TEXT EXCERPT.
+ + + +

The following diagram shows model co-hosting options using SageMaker.

SageMaker multi-model endpoints

SageMaker MMEs allow you to host multiple models using a shared serving container on a single endpoint. This is a scalable and cost-effective solution to deploy a large number of models that cater to the same use case, framework, or inference logic. MMEs can dynamically serve requests based on the model invoked by the caller. It also reduces deployment overhead because SageMaker manages loading models in memory and scaling them based on the traffic patterns to them. This feature is ideal when you have a large number of similar models that you can serve through a shared serving container and don’t need to access all the models at the same time. Multi-model endpoints also enable time-sharing of memory resources across your models. This works best when the models are fairly similar in size and invocation latency, allowing MMEs to effectively use the instances across all models. SageMaker MMEs support hosting both CPU and GPU backed models. By using GPU backed models, you can lower your model deployment costs through increased usage of the endpoint and its underlying accelerated compute instances. For a real world use case of MMEs, refer to How to scale machine learning inference for multi-tenant SaaS use cases.

The following table provides guidance on evaluating the fitness functions for MMEs.

Fitness function	Description
Cost	MMEs enable using a shared serving container to host thousands of models on a single endpoint. This reduces hosting costs significantly by improving endpoint utilization compared with using single-model endpoints. For example, if you have 10 models to deploy using an ml.c5.large instance, based on SageMaker pricing, the cost of having 10 single-model persistent endpoints is: 10 * $0.102 = $1.02 per hour. Whereas with one MME hosting the 10 models, we achieve 10 times cost savings: 1 * $0.102 = $0.102 per hour.
Inference latency	By default, MMEs cache frequently used models in memory and on disk to provide low-latency inference. The cached models are unloaded or deleted from disk only when a container runs out of memory or disk space to accommodate a newly targeted model. MMEs allow lazy loading of models, which means models are loaded into memory when invoked for the first time. This optimizes memory utilization; however, it causes response time spikes on first load, resulting in a cold start problem. Therefore, MMEs are also well suited to scenarios that can tolerate occasional cold-start-related latency penalties that occur when invoking infrequently used models. To meet the latency and throughput goals of ML applications, GPU instances are preferred over CPU instances (given the computational power GPUs offer). With MME support for GPU, you can deploy thousands of deep learning models behind one SageMaker endpoint. MMEs can run multiple models on a GPU core, share GPU instances behind an endpoint across multiple models, and dynamically load and unload models based on the incoming traffic. With this, you can significantly save cost and achieve the best price performance. If your use case demands significantly higher transactions per second (TPS) or latency requirements, we recommend hosting the models on dedicated endpoints.
Throughput	An ideal value of MME inference throughput depends on factors such as model, payload size, and endpoint instance type. A higher amount of instance memory enables you to have more models loaded and ready to serve inference requests. You don’t need to waste time loading the model. A higher amount of vCPUs enables you to invoke more unique models concurrently. MMEs dynamically load and unload the model to and from instance memory, which may impact I/O performance. SageMaker MMEs with GPU work using NVIDIA Triton Inference Server, which is an open-source inference serving software that simplifies the inference serving process and provides high inference performance. SageMaker loads the model to the NVIDIA Triton container’s memory on a GPU accelerated instance and serves the inference request. The GPU core is shared by all the models in an instance. If the model is already loaded in the container memory, the subsequent requests are served faster because SageMaker doesn’t need to download and load it again. A proper performance testing and analysis is recommended in successful production deployments. SageMaker provides CloudWatch metrics for multi-model endpoints so you can determine the endpoint usage and the cache hit rate to help optimize your endpoint.

+ + + +

LISTED RECORDS.
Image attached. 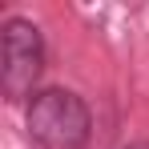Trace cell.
<instances>
[{
    "mask_svg": "<svg viewBox=\"0 0 149 149\" xmlns=\"http://www.w3.org/2000/svg\"><path fill=\"white\" fill-rule=\"evenodd\" d=\"M40 69H45L40 28L24 16H12L0 32V85H4V97L8 101L32 97V85H36Z\"/></svg>",
    "mask_w": 149,
    "mask_h": 149,
    "instance_id": "7a4b0ae2",
    "label": "cell"
},
{
    "mask_svg": "<svg viewBox=\"0 0 149 149\" xmlns=\"http://www.w3.org/2000/svg\"><path fill=\"white\" fill-rule=\"evenodd\" d=\"M129 149H149V141H137V145H129Z\"/></svg>",
    "mask_w": 149,
    "mask_h": 149,
    "instance_id": "3957f363",
    "label": "cell"
},
{
    "mask_svg": "<svg viewBox=\"0 0 149 149\" xmlns=\"http://www.w3.org/2000/svg\"><path fill=\"white\" fill-rule=\"evenodd\" d=\"M89 129V105L69 89H45L28 101V133L40 149H85Z\"/></svg>",
    "mask_w": 149,
    "mask_h": 149,
    "instance_id": "6da1fadb",
    "label": "cell"
}]
</instances>
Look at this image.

+ + + +

TASK PROMPT. Condense the paragraph of the SageMaker co-hosting text that begins "SageMaker MMEs allow you to host" into a bulleted list that keeps its main facts. The records have no role in this exercise.

EXERCISE SOLUTION.
- SageMaker MMEs host multiple models on a single endpoint using a shared serving container.
- They are a scalable, cost-effective way to deploy many models that share the same use case, framework, or inference logic.
- They dynamically serve requests based on the model the caller invokes.
- They reduce deployment overhead because SageMaker loads models in memory and scales them based on their traffic patterns.
- They are ideal for many similar models that can share a serving container and don't all need to be accessed at the same time.
- They enable time-sharing of memory resources across models, which works best when models are fairly similar in size and invocation latency.
- They support both CPU- and GPU-backed models, and GPU-backed models can lower deployment costs through increased usage of the endpoint and its accelerated compute instances.
- A real-world use case is described in How to scale machine learning inference for multi-tenant SaaS use cases.